● TEXT BLOCK
Nanosurfaces Modulate the Mechanism of Peri-Implant Endosseous Healing by Regulating Neovascular Morphogenesis

693 1030 DaCosta Lab

Khosravi N, Maeda A, DaCosta RS, Davies JE; Nat Comm Bio. 72(1):2399-3642

doi: 10.1038/s42003-018-0074-y


Nanosurfaces have improved clinical osseointegration by increasing bone/implant contact. Neovascularization is considered an essential prerequisite to osteogenesis, but no previous reports to our knowledge have examined the effect of surface topography on the spatio-temporal pattern of neovascularization during peri-implant healing. We have developed a cranial window model to study peri-implant healing intravitally over clinically relevant time scales as a function of implant topography. Quantitative intravital confocal imaging reveals that changing the topography (but not chemical composition) of an implant profoundly affects the pattern of peri-implant neovascularization. New vessels develop proximal to the implant and the vascular network matures sooner in the presence of an implant nanosurface. Accelerated angiogenesis can lead to earlier osseointegration through the delivery of osteogenic precursors to, and direct formation of bone on, the implant surface. This study highlights a critical aspect of peri-implant healing, but also informs the biological rationale for the surface design of putative endosseous implant materials.

● RECORD SET

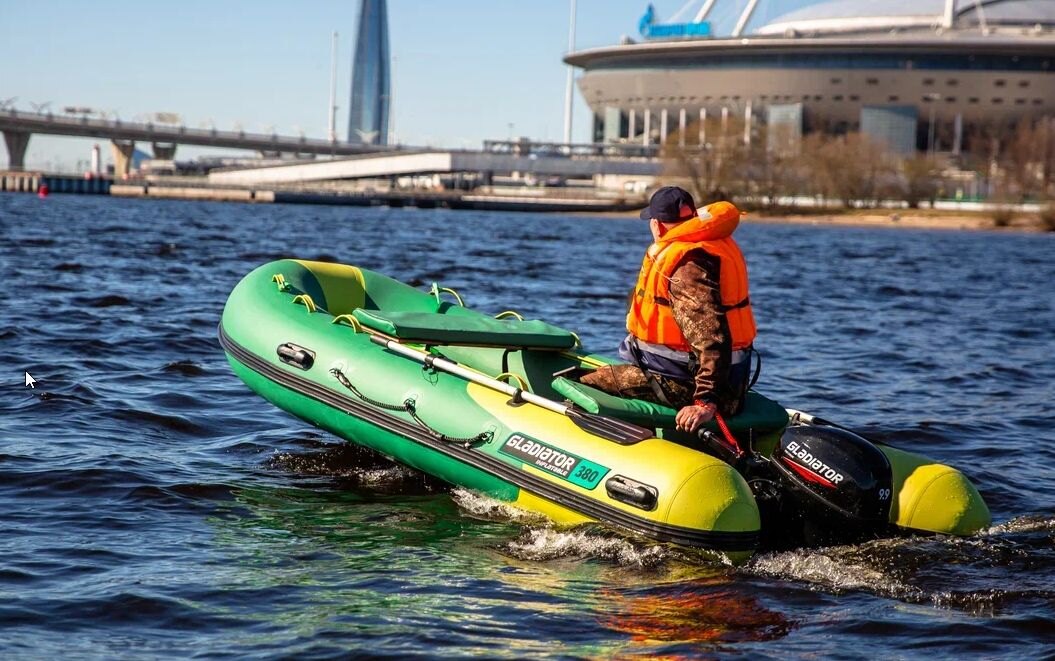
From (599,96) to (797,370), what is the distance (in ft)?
331

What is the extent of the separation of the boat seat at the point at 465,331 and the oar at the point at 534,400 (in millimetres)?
87

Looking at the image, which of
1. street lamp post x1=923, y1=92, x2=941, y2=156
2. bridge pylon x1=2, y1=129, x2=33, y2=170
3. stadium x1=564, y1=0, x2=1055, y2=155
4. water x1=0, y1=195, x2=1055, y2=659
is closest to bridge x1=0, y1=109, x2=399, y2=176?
bridge pylon x1=2, y1=129, x2=33, y2=170

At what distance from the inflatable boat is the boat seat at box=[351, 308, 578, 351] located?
1 cm

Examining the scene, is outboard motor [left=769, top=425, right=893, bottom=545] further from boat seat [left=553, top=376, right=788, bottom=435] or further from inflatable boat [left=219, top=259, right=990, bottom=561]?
boat seat [left=553, top=376, right=788, bottom=435]

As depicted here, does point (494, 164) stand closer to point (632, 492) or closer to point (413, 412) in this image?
point (413, 412)

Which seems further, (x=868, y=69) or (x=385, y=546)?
(x=868, y=69)

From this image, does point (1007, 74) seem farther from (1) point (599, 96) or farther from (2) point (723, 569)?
(2) point (723, 569)

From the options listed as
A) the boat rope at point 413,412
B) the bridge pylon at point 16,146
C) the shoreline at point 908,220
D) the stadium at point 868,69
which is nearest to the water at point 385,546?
the boat rope at point 413,412

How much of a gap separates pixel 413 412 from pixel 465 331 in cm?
53

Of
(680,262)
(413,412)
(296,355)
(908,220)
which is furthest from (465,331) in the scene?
(908,220)

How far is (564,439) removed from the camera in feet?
21.1

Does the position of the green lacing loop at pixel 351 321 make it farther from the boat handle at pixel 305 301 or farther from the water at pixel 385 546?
the water at pixel 385 546

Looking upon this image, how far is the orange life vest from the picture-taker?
21.0 ft

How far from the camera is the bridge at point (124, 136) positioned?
106000 millimetres
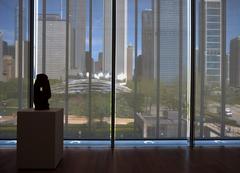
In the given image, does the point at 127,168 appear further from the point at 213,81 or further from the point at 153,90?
the point at 213,81

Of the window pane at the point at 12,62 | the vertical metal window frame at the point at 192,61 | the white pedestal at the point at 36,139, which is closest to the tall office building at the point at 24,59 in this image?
the window pane at the point at 12,62

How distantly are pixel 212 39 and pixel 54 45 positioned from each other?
356 cm

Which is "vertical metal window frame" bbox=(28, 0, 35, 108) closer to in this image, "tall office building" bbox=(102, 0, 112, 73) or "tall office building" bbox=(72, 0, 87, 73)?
"tall office building" bbox=(72, 0, 87, 73)

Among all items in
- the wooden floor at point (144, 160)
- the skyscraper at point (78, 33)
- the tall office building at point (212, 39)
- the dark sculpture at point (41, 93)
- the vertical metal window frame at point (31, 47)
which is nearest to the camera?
the wooden floor at point (144, 160)

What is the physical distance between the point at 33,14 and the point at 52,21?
17.2 inches

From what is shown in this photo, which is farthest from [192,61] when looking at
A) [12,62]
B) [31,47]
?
[12,62]

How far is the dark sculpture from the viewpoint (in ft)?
18.4

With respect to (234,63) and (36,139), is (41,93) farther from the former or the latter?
(234,63)

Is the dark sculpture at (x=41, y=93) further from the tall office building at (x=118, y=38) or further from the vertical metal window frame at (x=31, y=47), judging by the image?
the tall office building at (x=118, y=38)

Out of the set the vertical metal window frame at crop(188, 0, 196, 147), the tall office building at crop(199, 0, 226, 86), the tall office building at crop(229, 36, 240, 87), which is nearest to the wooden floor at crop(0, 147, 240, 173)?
the vertical metal window frame at crop(188, 0, 196, 147)

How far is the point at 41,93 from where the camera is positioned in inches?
222

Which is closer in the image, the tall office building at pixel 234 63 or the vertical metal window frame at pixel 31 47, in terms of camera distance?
the vertical metal window frame at pixel 31 47

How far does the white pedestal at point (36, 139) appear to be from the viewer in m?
5.21

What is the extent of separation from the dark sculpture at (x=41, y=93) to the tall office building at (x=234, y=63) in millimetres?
4204
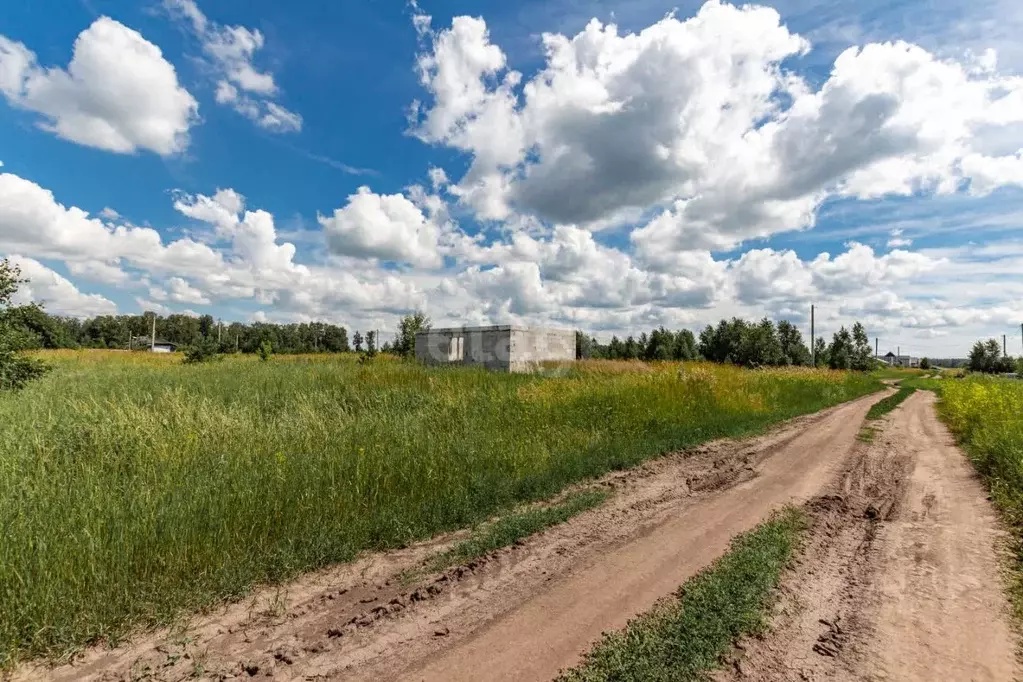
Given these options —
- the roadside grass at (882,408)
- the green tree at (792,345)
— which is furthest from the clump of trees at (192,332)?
the roadside grass at (882,408)

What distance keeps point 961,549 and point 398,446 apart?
6.61 m

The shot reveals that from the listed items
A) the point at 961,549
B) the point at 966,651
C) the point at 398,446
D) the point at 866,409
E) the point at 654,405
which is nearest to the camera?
the point at 966,651

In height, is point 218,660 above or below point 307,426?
below

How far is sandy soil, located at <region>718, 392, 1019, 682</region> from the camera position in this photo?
3.04m

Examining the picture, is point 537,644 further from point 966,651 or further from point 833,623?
point 966,651

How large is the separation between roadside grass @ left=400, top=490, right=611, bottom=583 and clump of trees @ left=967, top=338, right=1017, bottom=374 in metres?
84.2

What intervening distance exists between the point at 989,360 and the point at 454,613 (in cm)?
9145

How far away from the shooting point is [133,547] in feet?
12.9

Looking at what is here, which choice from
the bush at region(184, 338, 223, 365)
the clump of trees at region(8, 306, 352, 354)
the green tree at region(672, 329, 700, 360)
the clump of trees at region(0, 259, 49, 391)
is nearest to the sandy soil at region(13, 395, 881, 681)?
the clump of trees at region(0, 259, 49, 391)

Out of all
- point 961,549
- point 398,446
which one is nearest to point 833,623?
point 961,549

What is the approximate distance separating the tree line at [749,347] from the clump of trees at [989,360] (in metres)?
20.9

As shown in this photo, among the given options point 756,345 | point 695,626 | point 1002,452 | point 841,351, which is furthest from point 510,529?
point 841,351

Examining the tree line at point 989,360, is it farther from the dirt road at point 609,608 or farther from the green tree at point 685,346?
the dirt road at point 609,608

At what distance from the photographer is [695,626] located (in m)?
3.31
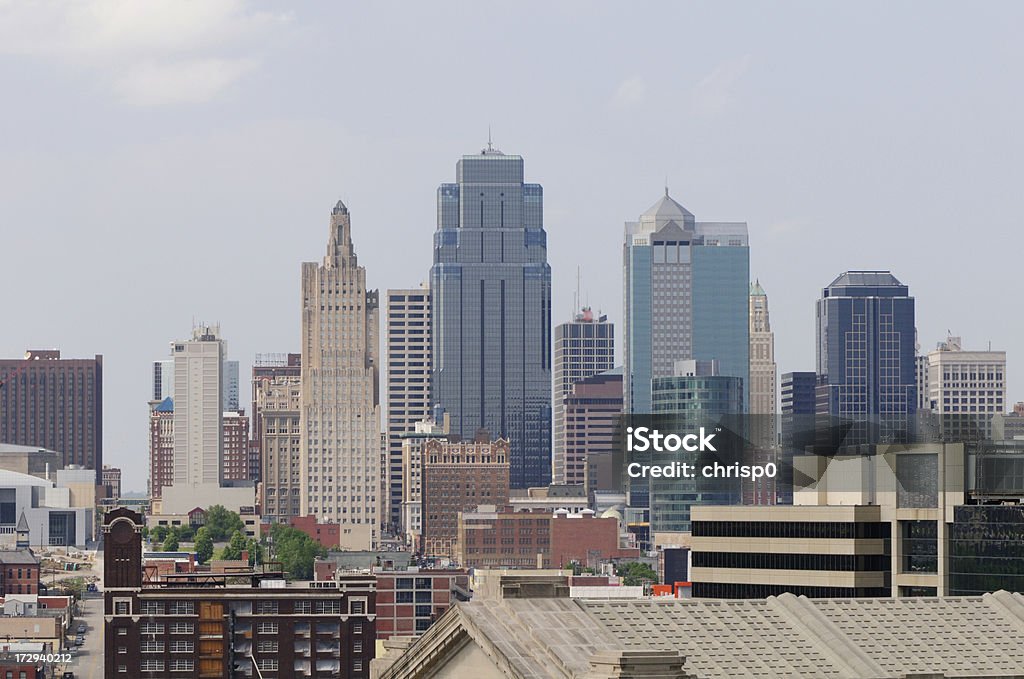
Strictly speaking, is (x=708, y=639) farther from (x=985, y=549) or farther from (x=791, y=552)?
(x=791, y=552)

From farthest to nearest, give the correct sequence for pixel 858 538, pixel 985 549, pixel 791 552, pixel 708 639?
pixel 791 552
pixel 858 538
pixel 985 549
pixel 708 639

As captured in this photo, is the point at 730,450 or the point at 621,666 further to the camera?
the point at 730,450

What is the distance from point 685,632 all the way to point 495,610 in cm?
338

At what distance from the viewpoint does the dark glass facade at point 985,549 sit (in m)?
114

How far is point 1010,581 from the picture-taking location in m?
114

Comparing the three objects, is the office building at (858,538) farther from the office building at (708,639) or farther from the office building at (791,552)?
the office building at (708,639)

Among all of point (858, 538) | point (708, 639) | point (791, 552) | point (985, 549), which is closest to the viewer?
point (708, 639)

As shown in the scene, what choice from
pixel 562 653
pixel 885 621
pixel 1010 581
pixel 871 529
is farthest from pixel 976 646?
pixel 871 529

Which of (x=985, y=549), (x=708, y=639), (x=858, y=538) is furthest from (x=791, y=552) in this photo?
(x=708, y=639)

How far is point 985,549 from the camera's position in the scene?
11644 cm

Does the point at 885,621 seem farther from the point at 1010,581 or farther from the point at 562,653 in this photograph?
the point at 1010,581

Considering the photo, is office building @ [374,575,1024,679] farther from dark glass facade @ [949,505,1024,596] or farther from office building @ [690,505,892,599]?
office building @ [690,505,892,599]

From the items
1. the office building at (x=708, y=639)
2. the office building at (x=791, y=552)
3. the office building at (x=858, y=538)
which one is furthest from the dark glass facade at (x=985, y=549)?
the office building at (x=708, y=639)

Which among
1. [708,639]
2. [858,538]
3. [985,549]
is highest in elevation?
[708,639]
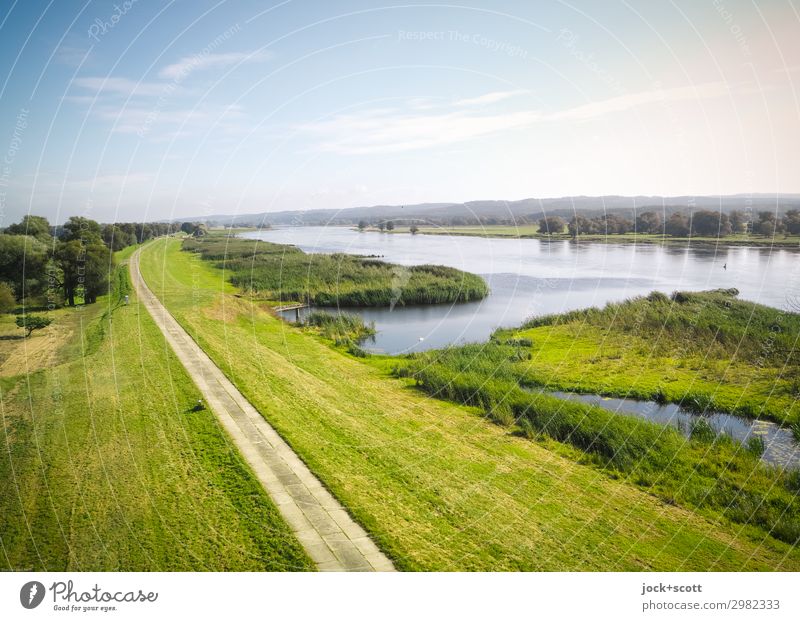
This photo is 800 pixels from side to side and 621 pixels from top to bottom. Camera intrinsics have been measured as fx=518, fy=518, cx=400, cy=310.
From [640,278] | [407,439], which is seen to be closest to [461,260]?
[640,278]

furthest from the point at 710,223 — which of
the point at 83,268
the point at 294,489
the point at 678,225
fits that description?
the point at 294,489

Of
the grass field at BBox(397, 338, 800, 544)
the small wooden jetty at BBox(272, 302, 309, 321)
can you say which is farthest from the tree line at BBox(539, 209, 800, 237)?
the small wooden jetty at BBox(272, 302, 309, 321)

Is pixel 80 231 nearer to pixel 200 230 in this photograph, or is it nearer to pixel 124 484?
pixel 124 484

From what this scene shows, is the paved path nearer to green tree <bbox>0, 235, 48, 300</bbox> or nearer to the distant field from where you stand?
green tree <bbox>0, 235, 48, 300</bbox>

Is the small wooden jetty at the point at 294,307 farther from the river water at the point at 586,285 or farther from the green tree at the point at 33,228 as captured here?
the green tree at the point at 33,228

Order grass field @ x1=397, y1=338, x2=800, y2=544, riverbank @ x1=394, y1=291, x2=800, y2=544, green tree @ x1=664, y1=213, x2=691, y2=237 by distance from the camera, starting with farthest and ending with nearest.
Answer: green tree @ x1=664, y1=213, x2=691, y2=237 → riverbank @ x1=394, y1=291, x2=800, y2=544 → grass field @ x1=397, y1=338, x2=800, y2=544

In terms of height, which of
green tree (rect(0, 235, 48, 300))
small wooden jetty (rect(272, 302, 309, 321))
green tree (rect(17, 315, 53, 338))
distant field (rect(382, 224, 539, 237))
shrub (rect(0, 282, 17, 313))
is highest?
distant field (rect(382, 224, 539, 237))
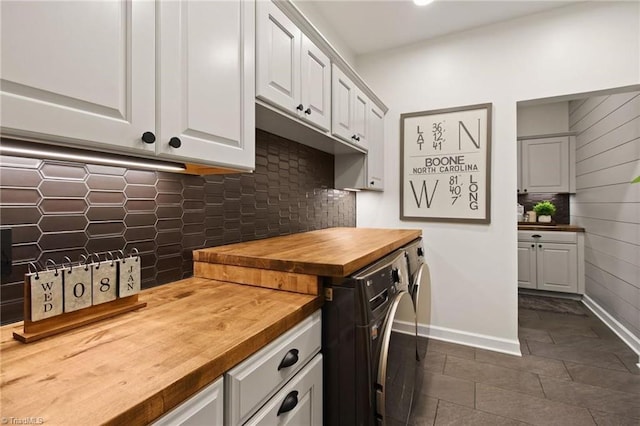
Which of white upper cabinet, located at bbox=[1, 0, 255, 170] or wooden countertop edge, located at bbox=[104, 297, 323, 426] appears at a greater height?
white upper cabinet, located at bbox=[1, 0, 255, 170]

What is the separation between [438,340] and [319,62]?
2482mm

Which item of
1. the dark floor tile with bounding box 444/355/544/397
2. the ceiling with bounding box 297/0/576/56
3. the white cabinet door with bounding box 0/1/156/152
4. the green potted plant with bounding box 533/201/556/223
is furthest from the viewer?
the green potted plant with bounding box 533/201/556/223

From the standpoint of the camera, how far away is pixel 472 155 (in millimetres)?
2611

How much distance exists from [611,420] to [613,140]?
2538mm

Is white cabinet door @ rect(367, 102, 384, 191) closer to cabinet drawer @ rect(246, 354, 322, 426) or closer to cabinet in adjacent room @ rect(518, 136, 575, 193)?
cabinet drawer @ rect(246, 354, 322, 426)

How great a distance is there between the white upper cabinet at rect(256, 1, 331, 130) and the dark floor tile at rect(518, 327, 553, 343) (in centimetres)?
261

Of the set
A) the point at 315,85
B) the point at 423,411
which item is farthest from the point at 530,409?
the point at 315,85

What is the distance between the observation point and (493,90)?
257 cm

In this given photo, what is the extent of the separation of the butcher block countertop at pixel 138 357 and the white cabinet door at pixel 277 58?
2.83ft

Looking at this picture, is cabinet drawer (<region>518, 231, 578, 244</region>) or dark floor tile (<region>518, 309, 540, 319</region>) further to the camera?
cabinet drawer (<region>518, 231, 578, 244</region>)

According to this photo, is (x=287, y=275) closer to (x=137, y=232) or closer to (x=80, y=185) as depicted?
(x=137, y=232)

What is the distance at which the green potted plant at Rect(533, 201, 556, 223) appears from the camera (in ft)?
13.9

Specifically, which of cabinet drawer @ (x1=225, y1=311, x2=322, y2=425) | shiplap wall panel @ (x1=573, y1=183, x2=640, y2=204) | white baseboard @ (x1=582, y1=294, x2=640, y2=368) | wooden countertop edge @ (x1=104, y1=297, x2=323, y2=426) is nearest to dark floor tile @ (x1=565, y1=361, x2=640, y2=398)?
white baseboard @ (x1=582, y1=294, x2=640, y2=368)

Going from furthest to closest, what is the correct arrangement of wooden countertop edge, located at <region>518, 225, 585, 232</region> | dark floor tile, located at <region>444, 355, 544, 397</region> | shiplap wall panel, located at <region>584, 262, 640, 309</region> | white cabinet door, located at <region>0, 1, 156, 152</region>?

● TASK DESCRIPTION
In the abstract on implant nanosurfaces, what model did the researchers develop to study peri-implant healing intravitally?

● RESULT OF THIS TASK
A cranial window model.